This week between Christmas and New Year always seems rather odd. The increasingly mad pre-Christmas rush is over, the big day itself is behind us - and Boxing Day is all about enjoying the calm.
Unless you're a masochist and will be spending today fighting over cut price clothes/televisions/whatever in the sales, it's a day of turkey sandwiches, traditional trifle and catching up on the seasonal television.
For me, all bets are off over the Christmas period and normal service will not be resumed until January 2.
Which is why I'm writing this accompanied not by my usual cup of tea, but by a festive glass of wine and Home Alone on pause on the telly.
Quality Street for breakfast? Oh, go on then, it's Christmas. Cracking open the booze by noon? What the heck, Bailey's has cream in it - it's not that much different from having a glass of milk. Endless repeats of sitcom classics and festive films? That's what Christmas is all about.

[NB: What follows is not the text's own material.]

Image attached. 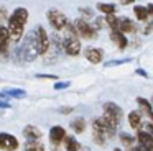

And it is: in my house it's not Christmas until I've watched Home Alone, Love Actually and Die Hard each for the squillionth time, Love Actually being surely the best of the crop - apart from the irritatingly precocious rendition of All I Want for Christmas is You by the kid at the school nativity play.
I can't say our last Christmas as members of the EU (if, indeed, that's what it was) felt any different from the previous 40-odd.
As we possibly hurtle towards the threatened Armageddon of a World Trade Organisation Brexit, the only source of sustenance I've actively stocked up on over the past few weeks has been chardonnay.
Unless a couple of extra packets of ibuprofen counts as stockpiling medicines.
Whatever happens comes March 29 next year, the Christmas respite from all things Brexit has been very welcome indeed.
I don't go in much for predictions - although to our shame, my best friend and I whiled away a guilty half hour a few days ago musing on which famous people will shuffle off this mortal coil in 2019 - but I can't help feeling that the doom-mongering regarding the possibility of a no-deal Brexit will not stand scrutiny.
There will be no plagues and pestilence, the lorries and trains will keep moving, our hospitals will keep functioning, and businesses will do what they've always done: adapt to meet the challenges ahead.
I'd add to that that the planes will keep flying. But after last week's pre-Christmas chaos at Gatwick airport, one really does wonder how equipped we really are to deal with the unexpected. Let's just hope no one bought Jean-Claude Juncker a drone for Christmas.